Als u vergeet uw maaltijdinsuline vaak in te nemen, overleg dan met uw arts; hij kan u dan een ander type insuline voorschrijven.
Nadelen van maaltijdinsuline
Een nadeel van maaltijdinsuline is de noodzaak om uzelf meerdere keren per dag met insuline te injecteren. U moet zich op uw gemak voelen bij het injecteren op het werk en wanneer u op pad bent met vrienden.
Bij insuline voor maaltijden moet u ook uw koolhydraten tellen en uw dosering dienovereenkomstig aanpassen. Dit kan een behoorlijke hoeveelheid geduld en oefening vergen. Uw arts en diabeteszorgteam kunnen u advies geven over hoeveel insuline u moet innemen.
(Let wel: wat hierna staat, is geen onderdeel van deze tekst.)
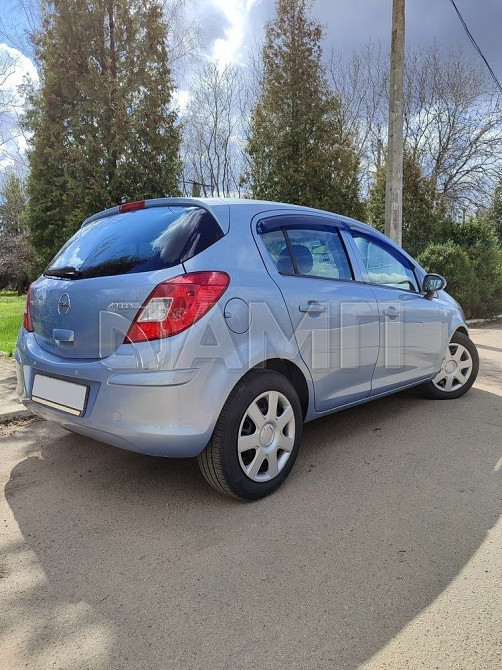 Opel Corsa 2008  - изображение 8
Bloedglucosemetingen zijn nuttig om u te helpen leren hoeveel insuline u moet innemen.
Een bijwerking van maaltijdinsuline is gewichtstoename. Gewichtstoename tijdens het gebruik van insuline kan moeilijk te beheersen zijn, maar er zijn manieren om dit onder controle te houden.
Etenstijd-insuline brengt ook andere risico's met zich mee. Als u uw maaltijdinsuline gebruikt, maar niet kunt eten, kunt u hypoglycemisch worden. Hypoglykemie treedt op als uw bloedsuikerspiegels te laag worden. Dit kan erg gevaarlijk zijn.
Om de effecten van hypoglykemie te stoppen, moet u glucosetabletten of een andere bron van koolhydraten bij de hand hebben. Hier zijn enkele voorbeelden:
- 1/2 kopje vruchtensap
- 5 kleine snoepjes, zoals LifeSavers
- 2 eetlepels rozijnen
De afhaalmaaltijd
Bij gebruik in combinatie met een lang- of middellangwerkende insuline, is maaltijdinsuline een uitstekende manier om het natuurlijke insulineschema van uw lichaam na te bootsen. Het kan enige oefening kosten om te begrijpen hoeveel insuline voor maaltijden u moet injecteren voordat u een maaltijd of tussendoortje eet, maar uiteindelijk zult u leren wat het beste is voor uw lichaam.
Als u niet zeker weet hoe vaak u insuline voor maaltijden moet injecteren, hoeveel u moet injecteren of hoe u uw bloedglucose moet meten, raadpleeg dan uw arts of diabetesvoorlichter.